Similarly, the agent affects the world by deciding on an action At and performing it. The designer of the agent can choose the probability distribution of actions π(At|Mt), but not the natural laws p(Wt+1|Wt,At) saying how these actions change the world.

So how do we choose q and π? Let's first assume that it matters how. That is, let's assume that we have some preference over the results of the process, the actual values that all the variables take. Let's also make some further assumptions regarding this preference relation:

1. The first assumption will be the standard von Neumann-Morgenstern rationality. This is a good opportunity to point out a common misconception in the interpretation of that result. It is often pointed out that humans, for instance, are not rational in the VNM sense. That is completely beside the point.

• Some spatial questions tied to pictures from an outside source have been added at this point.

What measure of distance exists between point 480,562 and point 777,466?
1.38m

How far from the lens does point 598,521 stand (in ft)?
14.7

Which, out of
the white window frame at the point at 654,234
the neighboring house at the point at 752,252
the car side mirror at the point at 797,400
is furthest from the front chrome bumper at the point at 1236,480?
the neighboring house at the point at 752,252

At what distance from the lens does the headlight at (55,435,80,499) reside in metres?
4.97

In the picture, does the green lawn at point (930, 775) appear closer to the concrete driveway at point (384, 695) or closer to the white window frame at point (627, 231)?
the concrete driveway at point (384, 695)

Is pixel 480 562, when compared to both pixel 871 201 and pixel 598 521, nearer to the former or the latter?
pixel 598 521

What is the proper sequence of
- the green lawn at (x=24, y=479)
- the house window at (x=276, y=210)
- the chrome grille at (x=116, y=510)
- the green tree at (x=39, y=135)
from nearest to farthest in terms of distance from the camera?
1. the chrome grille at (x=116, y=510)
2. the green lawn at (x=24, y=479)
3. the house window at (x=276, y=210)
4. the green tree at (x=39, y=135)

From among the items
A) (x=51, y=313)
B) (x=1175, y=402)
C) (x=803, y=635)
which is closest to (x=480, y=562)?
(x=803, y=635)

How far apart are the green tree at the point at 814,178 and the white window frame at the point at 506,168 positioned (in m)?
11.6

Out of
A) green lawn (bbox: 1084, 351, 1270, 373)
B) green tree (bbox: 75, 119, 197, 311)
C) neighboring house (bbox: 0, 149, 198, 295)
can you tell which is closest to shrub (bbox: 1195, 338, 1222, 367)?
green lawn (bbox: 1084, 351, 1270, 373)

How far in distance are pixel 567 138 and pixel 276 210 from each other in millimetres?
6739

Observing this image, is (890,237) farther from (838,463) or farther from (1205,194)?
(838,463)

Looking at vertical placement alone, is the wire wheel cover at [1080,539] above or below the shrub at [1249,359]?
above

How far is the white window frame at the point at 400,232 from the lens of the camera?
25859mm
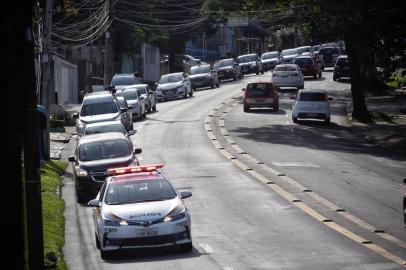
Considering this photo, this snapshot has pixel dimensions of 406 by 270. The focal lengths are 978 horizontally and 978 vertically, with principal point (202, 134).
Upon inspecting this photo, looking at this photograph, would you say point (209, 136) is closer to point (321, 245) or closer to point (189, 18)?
point (321, 245)

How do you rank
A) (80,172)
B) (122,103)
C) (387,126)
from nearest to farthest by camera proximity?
(80,172), (122,103), (387,126)

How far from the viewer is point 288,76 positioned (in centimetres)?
6494

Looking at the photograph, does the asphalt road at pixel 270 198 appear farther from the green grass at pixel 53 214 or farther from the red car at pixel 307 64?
the red car at pixel 307 64

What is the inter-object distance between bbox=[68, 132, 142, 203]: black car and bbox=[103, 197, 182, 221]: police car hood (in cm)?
774

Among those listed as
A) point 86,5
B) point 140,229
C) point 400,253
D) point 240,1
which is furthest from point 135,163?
point 240,1

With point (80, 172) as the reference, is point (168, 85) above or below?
below

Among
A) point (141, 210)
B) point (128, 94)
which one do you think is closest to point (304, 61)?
point (128, 94)

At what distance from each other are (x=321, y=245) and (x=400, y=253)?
1.66 metres

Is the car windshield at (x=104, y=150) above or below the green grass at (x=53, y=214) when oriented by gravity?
above

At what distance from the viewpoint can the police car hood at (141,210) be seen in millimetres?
19156

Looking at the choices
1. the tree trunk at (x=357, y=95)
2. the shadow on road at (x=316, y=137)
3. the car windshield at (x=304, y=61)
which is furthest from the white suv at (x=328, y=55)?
the shadow on road at (x=316, y=137)

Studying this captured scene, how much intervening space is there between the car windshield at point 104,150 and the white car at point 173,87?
115ft

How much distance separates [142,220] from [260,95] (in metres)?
34.7

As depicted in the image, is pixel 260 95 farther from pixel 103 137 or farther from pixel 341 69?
pixel 103 137
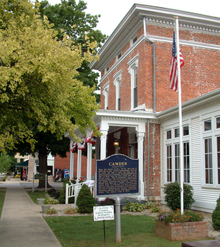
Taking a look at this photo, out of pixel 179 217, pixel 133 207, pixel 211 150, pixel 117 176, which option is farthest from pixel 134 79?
pixel 179 217

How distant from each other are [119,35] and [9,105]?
40.7 feet

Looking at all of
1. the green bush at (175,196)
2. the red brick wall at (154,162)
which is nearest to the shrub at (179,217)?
the green bush at (175,196)

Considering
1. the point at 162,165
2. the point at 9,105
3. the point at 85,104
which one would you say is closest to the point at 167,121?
the point at 162,165

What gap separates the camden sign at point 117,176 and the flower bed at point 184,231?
1.21 meters

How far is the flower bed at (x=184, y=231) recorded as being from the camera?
716cm

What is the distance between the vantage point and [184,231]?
23.9ft

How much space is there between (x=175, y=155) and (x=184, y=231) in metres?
6.89

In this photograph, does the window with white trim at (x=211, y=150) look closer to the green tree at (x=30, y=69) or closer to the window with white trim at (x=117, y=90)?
the green tree at (x=30, y=69)

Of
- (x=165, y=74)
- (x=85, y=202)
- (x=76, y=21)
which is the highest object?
(x=76, y=21)

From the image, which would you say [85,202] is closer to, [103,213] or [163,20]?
[103,213]

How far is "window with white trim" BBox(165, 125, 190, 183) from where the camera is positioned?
12990 millimetres

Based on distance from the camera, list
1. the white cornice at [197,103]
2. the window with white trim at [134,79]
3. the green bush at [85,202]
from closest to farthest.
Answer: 1. the white cornice at [197,103]
2. the green bush at [85,202]
3. the window with white trim at [134,79]

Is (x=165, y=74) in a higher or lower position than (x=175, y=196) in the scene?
higher

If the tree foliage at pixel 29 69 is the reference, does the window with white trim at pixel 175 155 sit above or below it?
below
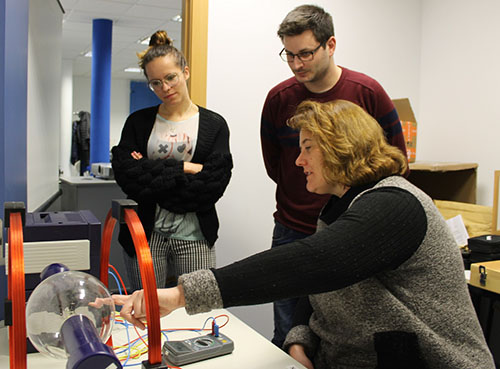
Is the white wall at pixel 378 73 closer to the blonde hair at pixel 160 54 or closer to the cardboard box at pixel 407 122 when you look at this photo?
the cardboard box at pixel 407 122

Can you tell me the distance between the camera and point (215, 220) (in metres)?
1.90

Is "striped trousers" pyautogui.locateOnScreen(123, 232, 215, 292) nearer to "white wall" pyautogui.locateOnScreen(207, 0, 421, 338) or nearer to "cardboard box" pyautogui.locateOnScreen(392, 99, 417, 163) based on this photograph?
"white wall" pyautogui.locateOnScreen(207, 0, 421, 338)

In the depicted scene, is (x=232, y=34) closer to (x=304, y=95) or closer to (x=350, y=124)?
(x=304, y=95)

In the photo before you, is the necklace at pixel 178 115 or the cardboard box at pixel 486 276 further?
the necklace at pixel 178 115

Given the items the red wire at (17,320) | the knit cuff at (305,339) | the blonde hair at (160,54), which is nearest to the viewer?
the red wire at (17,320)

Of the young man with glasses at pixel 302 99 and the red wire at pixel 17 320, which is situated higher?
the young man with glasses at pixel 302 99

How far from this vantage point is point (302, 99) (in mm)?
1967

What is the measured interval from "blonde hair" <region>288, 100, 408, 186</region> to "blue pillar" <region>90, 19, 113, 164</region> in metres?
6.15

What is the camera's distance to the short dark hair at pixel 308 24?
1771mm

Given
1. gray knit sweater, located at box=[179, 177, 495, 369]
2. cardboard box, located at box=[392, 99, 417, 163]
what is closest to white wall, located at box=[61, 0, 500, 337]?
cardboard box, located at box=[392, 99, 417, 163]

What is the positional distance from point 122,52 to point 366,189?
8.56 m

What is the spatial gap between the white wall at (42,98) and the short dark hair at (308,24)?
165cm

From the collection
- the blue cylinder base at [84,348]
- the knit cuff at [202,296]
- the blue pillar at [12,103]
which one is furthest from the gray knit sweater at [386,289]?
the blue pillar at [12,103]

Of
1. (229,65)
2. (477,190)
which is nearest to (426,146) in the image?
(477,190)
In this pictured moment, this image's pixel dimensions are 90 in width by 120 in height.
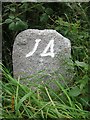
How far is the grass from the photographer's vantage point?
1.90 metres

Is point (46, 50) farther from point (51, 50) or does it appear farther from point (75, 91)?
point (75, 91)

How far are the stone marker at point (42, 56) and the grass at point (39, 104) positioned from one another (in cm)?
16

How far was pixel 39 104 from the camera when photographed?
195 cm

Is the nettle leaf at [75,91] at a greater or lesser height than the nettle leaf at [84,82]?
lesser

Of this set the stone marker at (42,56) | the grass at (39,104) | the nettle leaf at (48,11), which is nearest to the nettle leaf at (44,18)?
the nettle leaf at (48,11)

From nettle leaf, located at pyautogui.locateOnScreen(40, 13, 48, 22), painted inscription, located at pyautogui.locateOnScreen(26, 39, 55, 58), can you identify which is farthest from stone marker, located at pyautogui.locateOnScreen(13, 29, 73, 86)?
nettle leaf, located at pyautogui.locateOnScreen(40, 13, 48, 22)

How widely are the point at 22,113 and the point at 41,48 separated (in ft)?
1.74

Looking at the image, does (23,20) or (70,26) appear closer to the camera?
(70,26)

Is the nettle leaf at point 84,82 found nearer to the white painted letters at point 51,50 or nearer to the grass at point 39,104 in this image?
the grass at point 39,104

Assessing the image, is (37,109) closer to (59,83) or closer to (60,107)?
(60,107)

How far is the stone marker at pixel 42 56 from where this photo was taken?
7.50ft

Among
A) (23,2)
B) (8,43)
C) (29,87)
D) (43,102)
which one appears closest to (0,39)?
(8,43)

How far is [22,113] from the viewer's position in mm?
1923

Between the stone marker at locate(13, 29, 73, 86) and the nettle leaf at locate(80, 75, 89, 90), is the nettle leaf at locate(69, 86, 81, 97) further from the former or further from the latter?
the stone marker at locate(13, 29, 73, 86)
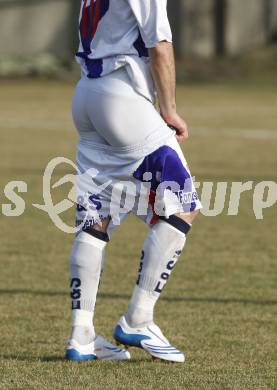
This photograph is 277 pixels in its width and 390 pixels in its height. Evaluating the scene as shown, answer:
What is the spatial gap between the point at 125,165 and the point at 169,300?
217 centimetres

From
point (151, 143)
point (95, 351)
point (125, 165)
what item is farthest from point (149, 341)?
point (151, 143)

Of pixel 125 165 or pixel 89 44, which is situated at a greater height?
pixel 89 44

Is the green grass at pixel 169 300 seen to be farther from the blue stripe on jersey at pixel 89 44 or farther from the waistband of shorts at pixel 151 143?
the blue stripe on jersey at pixel 89 44

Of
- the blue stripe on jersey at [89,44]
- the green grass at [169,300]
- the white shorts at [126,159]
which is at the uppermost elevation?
the blue stripe on jersey at [89,44]

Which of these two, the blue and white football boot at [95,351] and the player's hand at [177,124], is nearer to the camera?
the player's hand at [177,124]

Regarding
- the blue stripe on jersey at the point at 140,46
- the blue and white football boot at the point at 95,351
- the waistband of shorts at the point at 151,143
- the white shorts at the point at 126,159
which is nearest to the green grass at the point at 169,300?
the blue and white football boot at the point at 95,351

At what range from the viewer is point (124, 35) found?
18.0 feet

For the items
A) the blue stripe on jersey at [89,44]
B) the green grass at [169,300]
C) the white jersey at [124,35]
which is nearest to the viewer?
the white jersey at [124,35]

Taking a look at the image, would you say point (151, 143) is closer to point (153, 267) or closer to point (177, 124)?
point (177, 124)

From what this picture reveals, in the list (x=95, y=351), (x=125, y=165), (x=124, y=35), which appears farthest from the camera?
(x=95, y=351)

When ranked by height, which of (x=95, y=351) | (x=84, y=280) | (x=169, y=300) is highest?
(x=84, y=280)

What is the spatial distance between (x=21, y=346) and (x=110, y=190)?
3.47 ft

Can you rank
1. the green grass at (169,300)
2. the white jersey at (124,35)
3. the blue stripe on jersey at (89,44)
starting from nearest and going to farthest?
the white jersey at (124,35) → the green grass at (169,300) → the blue stripe on jersey at (89,44)

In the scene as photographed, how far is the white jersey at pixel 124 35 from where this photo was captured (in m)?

The agent doesn't choose the transitions q and π. The agent is these transitions. So it's not the agent that needs to be rational about the preference, and indeed it may appear not to be. If the agent has evolved, we may argue that evolutionary fitness is VNM-rational (even if the local-optimization process leads to sub-optimal fitness). If humans design a Mars rover to perform certain functions, we may argue that the goal dictates a VNM-rational preference (even if we, imperfect designers that we are, can only approximate it).

2. The second assumption will be that the preference is strictly about the territory Wt, never about the map Mt. This means that we are never interested in merely putting the memory of the agent in a "good" state. We need it to be followed up by "good" actions.

You may think that an agent that generates accurate predictions of the stock market could be very useful. But if the agent doesn't follow up with actually investing well, or at least reliably reporting its findings to someone who does, then what good is it?

So we are going to define the preference with respect to only the states W1, ..., Wn and the actions A1, ..., An. If the observations are somehow important, we can always define them as being part of the world. If the agent's memory is somehow important, it will have to reliably communicate it out through actions.

3. The third assumption will be the sunk cost assumption. We can fix some values of the first t steps of the process, and consider the preference with respect to the remaining n-t steps. This is like finding ourselves in time t, with a given t-step history, considering what to do next (though of course we plan for that contingency ahead of time). Our assumption is that we find that the preference is the same, regardless of the fixed history.

This last assumption gives rise to a special version of the von Neumann-Morgenstern utility theorem. We find that what we really prefer is to have as high as possible the expectation of a utility function with a special structure: the utility ut depends only on Wt, At and the expectation of ut+1 from the following step:

ut(Wt,At,E(ut+1))

This kind of recursion which goes backwards in time is a recurring theme in reinforcement learning.

We would like to have even more structure in our utility function, but this is where things become less principled and more open to personal taste among researchers. We base our own taste on a strong intuition that the following could, one day, be made to rely on much better principles than it currently does.

We will assume that ut is simply the summation of some immediate utility and the expectation of future utility:

ut(Wt,At,E(ut+1)) = R(Wt,At) + E(ut+1)

Here R is the Reward, the additional utility that the agent gets from taking the action At when the world is in state Wt. It's not hard to see that we can write down our utility in closed form, as the total of all rewards we get throughout the process

R(W1,A1) + R(W2,A2) + ... + R(Wn,An)

As a final note, if the agent is intended to achieve a high expectation of the total reward, then it may be helpful for the agent to actually observe its reward when it gets it. And indeed, many reinforcement learning algorithms require that the reward signal is visible to the agent as part of its observation each step. This can help the agent adapt its behavior to changes in the environment. After all, reinforcement learning means, quite literally, adaptation in response to a reward signal.

However, reinforcement learning can also happen when the reward signal is not explicit in the agent's observations. To the degree that the observations carry information about the state of the world, and that the reward is determined by that state, information about the reward is anyway implicit in the observations.

In this sense, the reward is just a score for the quality of the agent's design. If we take it into account when we design the agent, we end up choosing q and π so that the agent will exploit the implicit information in its observations to get a good reward.